Diese Versickerungsart ist schon wesentlich aufwändiger und teurer. Sie wird bei schlechterer Versickerungsleistung des Bodens eingesetzt. Hierbei wird das Wasser über einen in den Boden einbauten Kieskörper versickert. Dieser muss so groß sein, dass er das gesamte anfallende Wasser zwischenspeichern kann. Der Rigolenkörper muss von einem Vlies umgeben sein, damit keine Bodenfeinteile eindringen können. Der Zulauf erfolgt über einen Schacht, der als Filter und zur Wartung und Reinigung dient.
Eine Rigolenversickerung kann auch als Kombination aus Mulde und Rigole oder Rigole mit Ableitung (in ein Gewässer; eine weitere Rigole oder in die Kanalisation) erstellt werden.

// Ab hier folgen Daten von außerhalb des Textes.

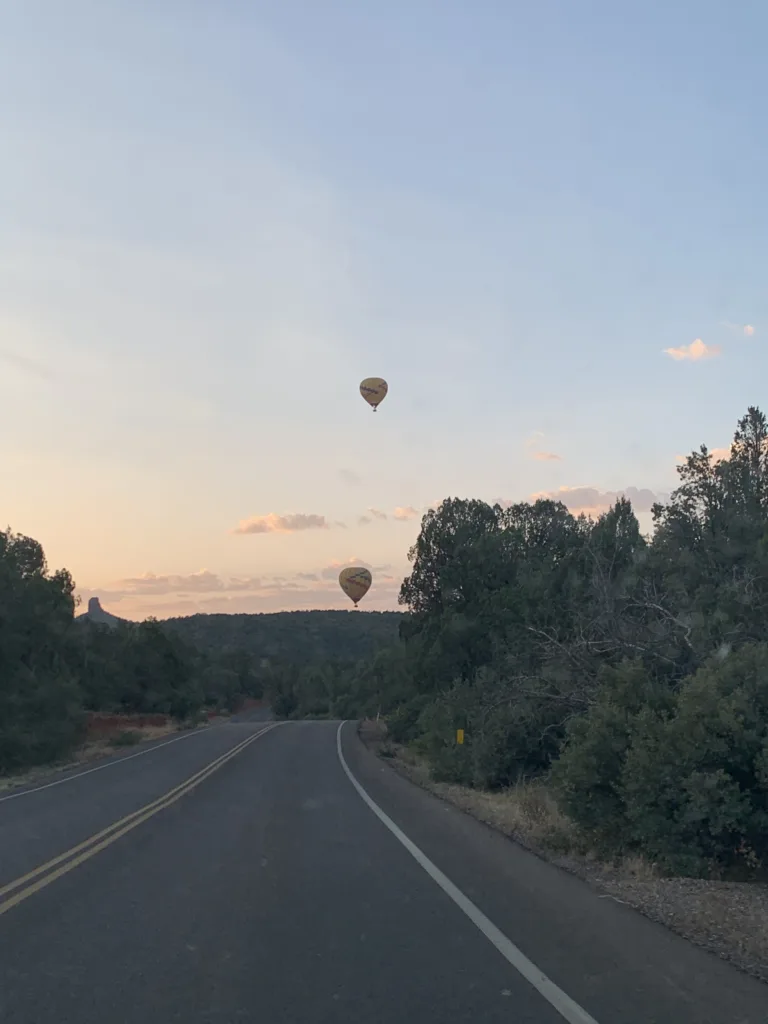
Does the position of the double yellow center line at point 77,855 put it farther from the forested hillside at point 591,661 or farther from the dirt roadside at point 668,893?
the forested hillside at point 591,661

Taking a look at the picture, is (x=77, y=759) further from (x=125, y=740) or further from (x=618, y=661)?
(x=618, y=661)

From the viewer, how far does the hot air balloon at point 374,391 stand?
4400 centimetres

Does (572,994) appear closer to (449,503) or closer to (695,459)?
(695,459)

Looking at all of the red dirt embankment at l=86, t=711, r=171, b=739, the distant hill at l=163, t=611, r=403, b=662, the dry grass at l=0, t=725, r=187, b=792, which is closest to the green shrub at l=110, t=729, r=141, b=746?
the dry grass at l=0, t=725, r=187, b=792

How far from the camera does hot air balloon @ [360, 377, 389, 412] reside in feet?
144

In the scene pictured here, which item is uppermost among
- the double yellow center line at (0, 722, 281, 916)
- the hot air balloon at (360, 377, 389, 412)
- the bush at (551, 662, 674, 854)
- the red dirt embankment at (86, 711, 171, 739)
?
the hot air balloon at (360, 377, 389, 412)

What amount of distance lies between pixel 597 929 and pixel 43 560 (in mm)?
62600

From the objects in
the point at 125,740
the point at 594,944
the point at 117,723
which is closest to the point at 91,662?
the point at 117,723

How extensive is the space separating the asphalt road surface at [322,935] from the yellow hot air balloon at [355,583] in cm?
3570

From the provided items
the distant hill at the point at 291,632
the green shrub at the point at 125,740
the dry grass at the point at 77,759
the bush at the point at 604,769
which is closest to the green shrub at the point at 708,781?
the bush at the point at 604,769

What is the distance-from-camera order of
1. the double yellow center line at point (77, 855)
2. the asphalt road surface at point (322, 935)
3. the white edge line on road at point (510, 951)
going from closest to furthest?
1. the white edge line on road at point (510, 951)
2. the asphalt road surface at point (322, 935)
3. the double yellow center line at point (77, 855)

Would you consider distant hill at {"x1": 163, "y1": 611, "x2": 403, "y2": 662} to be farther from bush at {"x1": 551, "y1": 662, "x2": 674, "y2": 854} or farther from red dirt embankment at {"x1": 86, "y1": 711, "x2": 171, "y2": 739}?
bush at {"x1": 551, "y1": 662, "x2": 674, "y2": 854}

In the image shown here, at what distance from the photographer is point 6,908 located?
8992 mm

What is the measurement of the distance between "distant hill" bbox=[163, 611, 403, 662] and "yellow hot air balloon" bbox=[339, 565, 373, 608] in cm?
10872
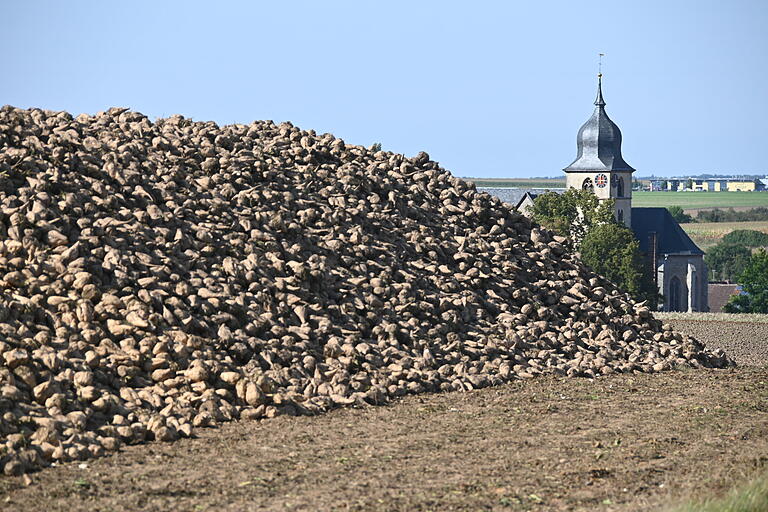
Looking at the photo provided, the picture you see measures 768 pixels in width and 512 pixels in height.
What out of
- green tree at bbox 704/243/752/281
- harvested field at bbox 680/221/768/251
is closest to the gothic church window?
green tree at bbox 704/243/752/281

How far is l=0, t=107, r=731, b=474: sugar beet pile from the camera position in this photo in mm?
10219

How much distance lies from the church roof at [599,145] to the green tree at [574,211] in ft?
41.0

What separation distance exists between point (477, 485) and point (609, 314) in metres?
6.66

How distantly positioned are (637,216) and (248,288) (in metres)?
68.1

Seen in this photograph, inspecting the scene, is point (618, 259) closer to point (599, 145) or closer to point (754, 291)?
point (754, 291)

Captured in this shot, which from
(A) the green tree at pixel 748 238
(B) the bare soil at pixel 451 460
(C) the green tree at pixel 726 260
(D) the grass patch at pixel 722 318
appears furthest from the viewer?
(A) the green tree at pixel 748 238

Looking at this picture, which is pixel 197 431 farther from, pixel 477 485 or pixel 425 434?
pixel 477 485

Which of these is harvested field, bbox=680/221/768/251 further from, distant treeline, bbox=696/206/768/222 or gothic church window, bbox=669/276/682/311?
gothic church window, bbox=669/276/682/311

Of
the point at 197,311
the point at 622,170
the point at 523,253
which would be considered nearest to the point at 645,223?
the point at 622,170

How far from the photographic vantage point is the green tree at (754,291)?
63562 mm

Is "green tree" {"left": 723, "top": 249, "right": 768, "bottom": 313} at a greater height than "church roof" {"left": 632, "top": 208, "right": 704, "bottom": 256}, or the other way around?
"church roof" {"left": 632, "top": 208, "right": 704, "bottom": 256}

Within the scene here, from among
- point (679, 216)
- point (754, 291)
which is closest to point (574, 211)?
point (754, 291)

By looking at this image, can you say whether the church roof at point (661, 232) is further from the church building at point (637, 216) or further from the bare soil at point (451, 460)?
the bare soil at point (451, 460)

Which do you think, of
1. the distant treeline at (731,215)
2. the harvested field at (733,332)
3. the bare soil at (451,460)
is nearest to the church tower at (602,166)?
the harvested field at (733,332)
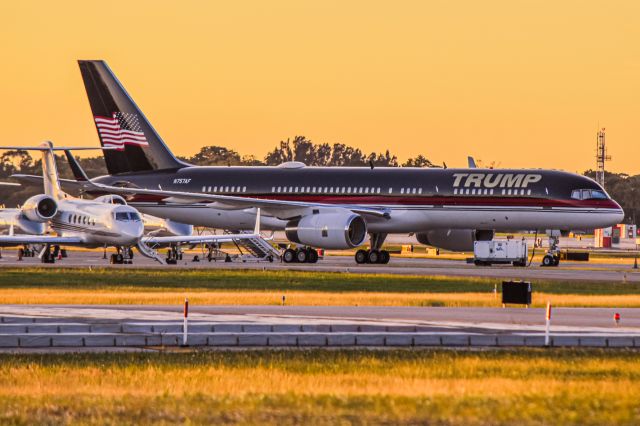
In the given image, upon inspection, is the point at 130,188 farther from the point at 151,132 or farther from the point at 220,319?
the point at 220,319

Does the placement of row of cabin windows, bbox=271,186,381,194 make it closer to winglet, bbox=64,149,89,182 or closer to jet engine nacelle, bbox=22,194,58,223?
jet engine nacelle, bbox=22,194,58,223

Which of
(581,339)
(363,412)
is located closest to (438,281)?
(581,339)

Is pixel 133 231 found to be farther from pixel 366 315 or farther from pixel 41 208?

Wichtig: Die Versickerungsleistung des Bodens muss in der Tiefe ermittelt werden, in der später die Rigole liegt. Die Bemessung einer solchen Anlage sollte immer durch einen Fachmann (Ingenieurbüro, Landschaftsarchitekt, GALA-Bau) erfolgen.

Achtung! Rigolen- und Schachtversickerungen sind genehmigungspflichtig!